* **Work required**
Nothing but the lines from the one that contains "According to this" through the end of the listing should appear, set down exactly.

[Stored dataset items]
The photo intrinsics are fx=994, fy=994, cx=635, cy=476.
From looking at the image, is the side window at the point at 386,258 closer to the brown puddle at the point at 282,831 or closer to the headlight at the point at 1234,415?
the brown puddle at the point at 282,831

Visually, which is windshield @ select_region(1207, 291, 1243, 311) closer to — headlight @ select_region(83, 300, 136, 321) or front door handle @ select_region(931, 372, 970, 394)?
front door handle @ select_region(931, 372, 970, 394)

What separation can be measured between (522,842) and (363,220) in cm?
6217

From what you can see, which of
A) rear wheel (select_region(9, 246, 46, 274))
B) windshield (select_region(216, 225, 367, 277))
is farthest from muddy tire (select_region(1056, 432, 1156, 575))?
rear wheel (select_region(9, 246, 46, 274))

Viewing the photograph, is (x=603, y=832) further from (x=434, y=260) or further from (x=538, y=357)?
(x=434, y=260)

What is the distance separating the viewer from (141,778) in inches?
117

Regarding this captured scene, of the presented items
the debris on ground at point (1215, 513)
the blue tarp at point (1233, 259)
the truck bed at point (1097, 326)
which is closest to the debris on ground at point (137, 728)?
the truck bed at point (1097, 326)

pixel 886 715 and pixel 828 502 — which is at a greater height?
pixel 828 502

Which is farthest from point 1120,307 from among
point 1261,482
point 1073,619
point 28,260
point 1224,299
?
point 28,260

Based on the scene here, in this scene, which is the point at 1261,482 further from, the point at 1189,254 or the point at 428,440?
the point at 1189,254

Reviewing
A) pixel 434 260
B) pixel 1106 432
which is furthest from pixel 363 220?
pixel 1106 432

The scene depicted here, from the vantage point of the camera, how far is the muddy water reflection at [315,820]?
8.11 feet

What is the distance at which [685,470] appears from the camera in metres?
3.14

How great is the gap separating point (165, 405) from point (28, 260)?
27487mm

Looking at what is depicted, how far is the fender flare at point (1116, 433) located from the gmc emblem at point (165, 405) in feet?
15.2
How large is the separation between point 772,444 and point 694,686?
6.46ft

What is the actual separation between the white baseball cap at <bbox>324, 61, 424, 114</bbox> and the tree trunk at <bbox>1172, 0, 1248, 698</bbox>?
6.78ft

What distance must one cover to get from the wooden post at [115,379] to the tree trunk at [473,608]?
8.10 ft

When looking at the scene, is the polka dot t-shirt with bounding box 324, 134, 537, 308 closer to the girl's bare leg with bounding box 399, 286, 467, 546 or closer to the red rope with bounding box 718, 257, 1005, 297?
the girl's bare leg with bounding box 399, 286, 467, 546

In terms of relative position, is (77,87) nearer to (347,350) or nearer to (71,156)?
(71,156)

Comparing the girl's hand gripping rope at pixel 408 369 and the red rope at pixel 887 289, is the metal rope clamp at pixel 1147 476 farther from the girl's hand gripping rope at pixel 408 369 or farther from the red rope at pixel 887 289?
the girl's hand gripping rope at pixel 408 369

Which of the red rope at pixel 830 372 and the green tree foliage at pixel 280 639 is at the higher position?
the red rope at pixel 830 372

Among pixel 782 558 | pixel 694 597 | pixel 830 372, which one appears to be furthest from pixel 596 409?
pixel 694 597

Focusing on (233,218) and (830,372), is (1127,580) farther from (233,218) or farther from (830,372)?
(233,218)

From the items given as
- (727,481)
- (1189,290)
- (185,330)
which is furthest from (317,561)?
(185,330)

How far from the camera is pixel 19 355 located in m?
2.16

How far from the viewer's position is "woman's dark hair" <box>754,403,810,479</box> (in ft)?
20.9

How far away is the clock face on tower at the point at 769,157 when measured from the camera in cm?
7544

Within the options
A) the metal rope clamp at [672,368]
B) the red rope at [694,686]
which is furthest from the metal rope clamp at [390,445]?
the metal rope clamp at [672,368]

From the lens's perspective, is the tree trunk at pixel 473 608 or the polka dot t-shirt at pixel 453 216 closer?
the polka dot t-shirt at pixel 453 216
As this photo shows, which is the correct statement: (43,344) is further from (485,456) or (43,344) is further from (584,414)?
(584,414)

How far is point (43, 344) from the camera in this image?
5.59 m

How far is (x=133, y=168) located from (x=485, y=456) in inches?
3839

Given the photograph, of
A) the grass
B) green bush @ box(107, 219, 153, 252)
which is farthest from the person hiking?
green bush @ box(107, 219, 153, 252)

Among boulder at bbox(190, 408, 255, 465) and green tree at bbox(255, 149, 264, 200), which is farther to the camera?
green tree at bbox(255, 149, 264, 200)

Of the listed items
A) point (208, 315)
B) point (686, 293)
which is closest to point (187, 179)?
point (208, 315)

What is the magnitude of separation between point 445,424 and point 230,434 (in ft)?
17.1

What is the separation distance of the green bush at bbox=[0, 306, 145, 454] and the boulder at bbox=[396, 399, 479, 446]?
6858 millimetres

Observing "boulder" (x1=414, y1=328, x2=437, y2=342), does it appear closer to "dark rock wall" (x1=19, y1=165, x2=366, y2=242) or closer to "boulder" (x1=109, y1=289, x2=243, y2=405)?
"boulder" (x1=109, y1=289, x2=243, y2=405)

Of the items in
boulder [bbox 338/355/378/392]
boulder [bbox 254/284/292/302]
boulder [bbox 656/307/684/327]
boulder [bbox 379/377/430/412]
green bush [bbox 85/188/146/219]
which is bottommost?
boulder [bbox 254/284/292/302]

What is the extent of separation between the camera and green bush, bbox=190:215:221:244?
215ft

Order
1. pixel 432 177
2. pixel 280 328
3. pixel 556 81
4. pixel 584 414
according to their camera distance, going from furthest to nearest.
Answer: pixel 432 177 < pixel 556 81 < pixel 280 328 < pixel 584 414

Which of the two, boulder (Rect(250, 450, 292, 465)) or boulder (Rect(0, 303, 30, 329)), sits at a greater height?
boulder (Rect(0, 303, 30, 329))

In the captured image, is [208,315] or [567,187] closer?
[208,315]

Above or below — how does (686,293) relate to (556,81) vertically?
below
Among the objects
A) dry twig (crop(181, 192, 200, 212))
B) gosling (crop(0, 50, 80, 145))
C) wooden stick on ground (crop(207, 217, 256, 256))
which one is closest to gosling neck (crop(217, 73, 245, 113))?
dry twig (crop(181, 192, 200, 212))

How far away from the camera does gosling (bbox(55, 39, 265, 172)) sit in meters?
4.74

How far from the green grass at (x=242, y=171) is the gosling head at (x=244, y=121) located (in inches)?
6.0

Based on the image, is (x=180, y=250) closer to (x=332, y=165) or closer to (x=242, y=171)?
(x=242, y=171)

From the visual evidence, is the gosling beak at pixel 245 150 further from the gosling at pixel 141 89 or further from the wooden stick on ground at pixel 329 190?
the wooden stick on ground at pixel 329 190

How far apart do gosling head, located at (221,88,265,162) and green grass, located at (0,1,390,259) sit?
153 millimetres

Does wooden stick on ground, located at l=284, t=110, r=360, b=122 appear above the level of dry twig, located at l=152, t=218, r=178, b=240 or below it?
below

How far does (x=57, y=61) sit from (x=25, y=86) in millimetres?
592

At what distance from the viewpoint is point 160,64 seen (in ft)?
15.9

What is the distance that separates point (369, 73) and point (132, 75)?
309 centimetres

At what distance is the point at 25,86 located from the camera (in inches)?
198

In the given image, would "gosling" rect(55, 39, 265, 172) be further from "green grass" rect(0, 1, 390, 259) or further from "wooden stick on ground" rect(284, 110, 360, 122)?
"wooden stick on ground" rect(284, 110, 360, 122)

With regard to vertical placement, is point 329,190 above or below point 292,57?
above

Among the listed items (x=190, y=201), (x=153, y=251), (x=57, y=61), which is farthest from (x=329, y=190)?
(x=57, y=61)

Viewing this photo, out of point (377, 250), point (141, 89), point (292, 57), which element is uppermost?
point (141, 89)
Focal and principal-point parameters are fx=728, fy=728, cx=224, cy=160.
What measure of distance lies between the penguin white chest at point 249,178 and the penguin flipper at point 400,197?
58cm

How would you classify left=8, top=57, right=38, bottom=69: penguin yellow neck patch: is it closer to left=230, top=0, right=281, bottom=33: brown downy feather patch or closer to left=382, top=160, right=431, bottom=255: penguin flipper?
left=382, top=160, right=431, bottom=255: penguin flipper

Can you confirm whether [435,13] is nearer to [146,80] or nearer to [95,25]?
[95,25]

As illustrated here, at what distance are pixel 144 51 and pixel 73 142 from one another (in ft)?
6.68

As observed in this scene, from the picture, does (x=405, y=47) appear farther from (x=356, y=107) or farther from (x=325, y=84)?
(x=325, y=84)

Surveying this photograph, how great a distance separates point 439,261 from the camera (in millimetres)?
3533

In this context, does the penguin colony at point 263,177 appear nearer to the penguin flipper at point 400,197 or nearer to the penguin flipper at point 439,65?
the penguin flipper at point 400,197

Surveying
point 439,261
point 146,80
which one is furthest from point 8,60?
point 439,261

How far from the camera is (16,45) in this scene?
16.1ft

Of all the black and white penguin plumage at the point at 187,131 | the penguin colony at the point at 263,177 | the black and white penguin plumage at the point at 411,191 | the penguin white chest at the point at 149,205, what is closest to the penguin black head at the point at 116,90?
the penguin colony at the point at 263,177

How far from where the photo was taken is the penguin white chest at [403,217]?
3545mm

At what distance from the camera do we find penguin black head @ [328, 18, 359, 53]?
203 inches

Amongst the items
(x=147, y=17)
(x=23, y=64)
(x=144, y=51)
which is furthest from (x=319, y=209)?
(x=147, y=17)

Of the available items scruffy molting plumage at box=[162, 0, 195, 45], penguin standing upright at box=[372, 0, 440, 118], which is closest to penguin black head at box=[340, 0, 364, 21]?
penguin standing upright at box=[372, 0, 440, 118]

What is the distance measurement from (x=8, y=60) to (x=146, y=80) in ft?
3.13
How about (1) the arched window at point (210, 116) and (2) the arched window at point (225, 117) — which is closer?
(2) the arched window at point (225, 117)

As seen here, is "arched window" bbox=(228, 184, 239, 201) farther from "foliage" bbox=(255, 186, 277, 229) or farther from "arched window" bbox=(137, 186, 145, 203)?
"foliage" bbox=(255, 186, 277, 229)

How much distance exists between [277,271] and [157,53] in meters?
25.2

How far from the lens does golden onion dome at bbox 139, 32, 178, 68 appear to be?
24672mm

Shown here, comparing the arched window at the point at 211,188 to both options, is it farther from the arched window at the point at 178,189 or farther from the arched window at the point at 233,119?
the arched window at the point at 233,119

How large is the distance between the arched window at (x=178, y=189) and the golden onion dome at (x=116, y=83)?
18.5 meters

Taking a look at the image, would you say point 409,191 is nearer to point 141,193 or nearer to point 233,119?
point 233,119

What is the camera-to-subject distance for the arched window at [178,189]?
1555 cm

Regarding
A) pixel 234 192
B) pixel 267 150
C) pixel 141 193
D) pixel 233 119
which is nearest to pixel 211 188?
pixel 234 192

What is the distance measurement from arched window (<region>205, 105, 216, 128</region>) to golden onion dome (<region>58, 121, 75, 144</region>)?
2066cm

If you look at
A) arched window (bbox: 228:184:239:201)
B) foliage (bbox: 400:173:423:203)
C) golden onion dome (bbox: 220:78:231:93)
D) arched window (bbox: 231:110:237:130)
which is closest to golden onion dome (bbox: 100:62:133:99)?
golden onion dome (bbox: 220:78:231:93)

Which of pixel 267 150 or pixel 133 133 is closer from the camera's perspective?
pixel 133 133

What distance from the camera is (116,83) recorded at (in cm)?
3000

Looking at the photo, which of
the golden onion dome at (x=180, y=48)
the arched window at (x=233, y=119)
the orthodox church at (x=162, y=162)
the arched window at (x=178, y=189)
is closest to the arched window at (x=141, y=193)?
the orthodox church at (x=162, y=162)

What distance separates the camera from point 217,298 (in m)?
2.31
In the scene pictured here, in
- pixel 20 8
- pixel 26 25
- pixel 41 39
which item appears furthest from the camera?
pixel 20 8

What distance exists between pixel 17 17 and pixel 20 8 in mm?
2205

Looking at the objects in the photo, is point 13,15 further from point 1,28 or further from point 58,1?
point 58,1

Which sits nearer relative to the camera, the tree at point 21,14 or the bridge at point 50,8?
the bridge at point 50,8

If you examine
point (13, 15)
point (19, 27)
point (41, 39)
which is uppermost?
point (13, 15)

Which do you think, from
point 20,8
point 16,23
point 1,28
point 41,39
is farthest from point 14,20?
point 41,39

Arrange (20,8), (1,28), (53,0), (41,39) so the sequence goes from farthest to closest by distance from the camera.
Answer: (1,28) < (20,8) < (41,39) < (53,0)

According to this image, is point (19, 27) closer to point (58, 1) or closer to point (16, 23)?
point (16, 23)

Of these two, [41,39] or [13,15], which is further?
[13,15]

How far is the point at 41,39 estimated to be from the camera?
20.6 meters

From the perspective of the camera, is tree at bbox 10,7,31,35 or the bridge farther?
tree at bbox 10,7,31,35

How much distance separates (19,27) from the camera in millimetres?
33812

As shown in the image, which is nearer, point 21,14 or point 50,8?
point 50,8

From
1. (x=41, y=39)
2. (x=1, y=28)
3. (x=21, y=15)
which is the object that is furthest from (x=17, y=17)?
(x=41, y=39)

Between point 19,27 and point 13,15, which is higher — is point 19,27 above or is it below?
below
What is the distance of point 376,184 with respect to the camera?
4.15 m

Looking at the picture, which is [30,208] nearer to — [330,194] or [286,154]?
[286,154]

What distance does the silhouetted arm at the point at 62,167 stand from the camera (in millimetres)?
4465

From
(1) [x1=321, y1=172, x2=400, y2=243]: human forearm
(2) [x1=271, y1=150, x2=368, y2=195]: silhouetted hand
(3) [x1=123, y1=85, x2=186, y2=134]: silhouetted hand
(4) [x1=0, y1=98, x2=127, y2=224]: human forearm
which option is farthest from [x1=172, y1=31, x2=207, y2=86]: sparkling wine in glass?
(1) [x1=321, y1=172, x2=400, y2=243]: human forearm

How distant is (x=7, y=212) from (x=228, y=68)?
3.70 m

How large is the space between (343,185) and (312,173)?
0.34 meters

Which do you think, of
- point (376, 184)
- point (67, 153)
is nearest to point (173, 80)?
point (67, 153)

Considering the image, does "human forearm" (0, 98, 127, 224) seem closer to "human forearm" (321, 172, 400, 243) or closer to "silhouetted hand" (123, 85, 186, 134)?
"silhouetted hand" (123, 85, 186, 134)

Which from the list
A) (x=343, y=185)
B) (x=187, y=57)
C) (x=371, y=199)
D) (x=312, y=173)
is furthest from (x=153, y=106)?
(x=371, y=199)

* **Complete output**
According to this image, is point (19, 27) closer to point (58, 1) or closer to point (16, 23)?
point (16, 23)

Of these two, [41,39] or [13,15], which is further?
[13,15]

How far is the point at 41,39 estimated to be from the camera?
20.6 meters

From the perspective of the camera, is tree at bbox 10,7,31,35 or the bridge farther?
tree at bbox 10,7,31,35

How much distance separates (19,27) from the camera in millimetres?
33812

As shown in the image, which is nearer, point 21,14 or point 50,8?
point 50,8

From
1. (x=41, y=39)
2. (x=1, y=28)
3. (x=21, y=15)
which is the object that is furthest from (x=17, y=17)?
(x=41, y=39)

Between point 19,27 and point 13,15, which is higher — is point 19,27 above or is it below?
below
What is the distance of point 376,184 with respect to the camera?
4.15 m

Looking at the picture, which is [30,208] nearer to — [330,194] or [286,154]?
[286,154]

What distance does the silhouetted arm at the point at 62,167 stand from the camera (in millimetres)?
4465

From
(1) [x1=321, y1=172, x2=400, y2=243]: human forearm
(2) [x1=271, y1=150, x2=368, y2=195]: silhouetted hand
(3) [x1=123, y1=85, x2=186, y2=134]: silhouetted hand
(4) [x1=0, y1=98, x2=127, y2=224]: human forearm
which option is farthest from [x1=172, y1=31, x2=207, y2=86]: sparkling wine in glass?
(1) [x1=321, y1=172, x2=400, y2=243]: human forearm

How distant is (x=7, y=212) from (x=228, y=68)?
3.70 m

How large is the space between (343,185) and (312,173)?
0.34 meters

Which do you think, of
- point (376, 184)
- point (67, 153)
is nearest to point (173, 80)?
point (67, 153)

Considering the image, does "human forearm" (0, 98, 127, 224) seem closer to "human forearm" (321, 172, 400, 243) or closer to "silhouetted hand" (123, 85, 186, 134)?
"silhouetted hand" (123, 85, 186, 134)

Which from the list
A) (x=343, y=185)
B) (x=187, y=57)
C) (x=371, y=199)
D) (x=312, y=173)
is furthest from (x=153, y=106)?
(x=371, y=199)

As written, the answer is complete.